— Ты правда меня не бросишь?
— Правда.
— Хочешь знать, почему удираю?
— Дело немудреное, чего тут знать. Из ада бежишь, чтобы родить на воле.
— Савушка, ты дурак! Неужто тебе со мной не противно?
Дальше между ними пошел разговор, интересный только для двоих.
Сергей Петрович все же выполнил долг чести и, с опозданием против обещанного на неделю, завернул на конспиративную квартиру, где пряталась от убийц преданная ему душой Тамара Юрьевна. Застал ее в таком виде, что лучше бы не заглядывал, Пережитое потрясение и вынужденное затворничество наложили на нее тяжелый отпечаток: она пила не просыхая. Сергей Петрович открыл дверь своим ключом и весело позвал: «Томочка, ау! Ты где, моя маленькая?!»

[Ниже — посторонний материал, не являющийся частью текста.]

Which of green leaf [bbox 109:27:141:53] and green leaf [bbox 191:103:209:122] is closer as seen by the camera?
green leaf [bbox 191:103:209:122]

Томочка на любовный зов не отозвалась, он обнаружил ее в гостиной у телевизора. Телевизор работал, но Тамара Юрьевна на него не глядела. Блаженно развалилась на ковре и дремала, задрав нос к потолку. Личико красное, раздутое, как у моржа. Мелкой сеточкой по коже щек проступили все пятьдесят два годика. Рядом валялась опрокинутая литровая бутылка «Смирновской», с тоненькой струйкой, протекшей под пышное Тамарино бедро. Изо рта слюнка свесилась. И при этом блаженная, застывшая улыбка утопленницы. Одета неброско, но вызывающе — распахнутый нейлоновый халатик и больше ничего. Трудно поверить, но Сергей Петрович при взгляде на бедную алкоголичку ощутил не жалость, не отвращение, а толчок желания, спертого и душного, как у подростка, подглядывающего за дамами в щель сортира. Это можно было объяснить только тем, что дьявольские чары, которыми роковая женщина свела с ума сотни мужиков, никуда не делись, и, вероятно, она унесет их с собой в могилу.
Сергей Петрович пошел в ванную, принял душ, попил чайку на кухне, немного прибрался, давая подруге спокойно отдохнуть, и лишь затем выключил телевизор и склонился над Тамарой Юрьевной в намерении перетащить на диван и устроить там поудобнее. Но она проснулась, и сразу доказала, что и в запое осталась тверда духом.
— Не прикасайся ко мне, негодяй! — пробурчала свирепо, будто увидела корейца Кима.
— Что ты, Томочка, разве я прикасаюсь?! Тебе же здесь неудобно. Давай переляжем на диван.
Тамара Юрьевна повела мутным, черным оком и заметила опрокинутую бутылку.
— Ах, вот как! Решил покуражиться? Ничего не выйдет, голубок. У меня целый ящик на кухне.
— Тебе выпить хочется? Сейчас принесу. Давай сперва на диван переберемся.
Кое-как удалось уговорить, но от его помощи она отказалась. Сама, хотя и с кряхтением, переместилась наверх и по пути попыталась отвесить ему леща. Сергей Петрович еле уклонился. На диване запахнулась в халат, привалилась к спинке, грозно сверкала черными плошками.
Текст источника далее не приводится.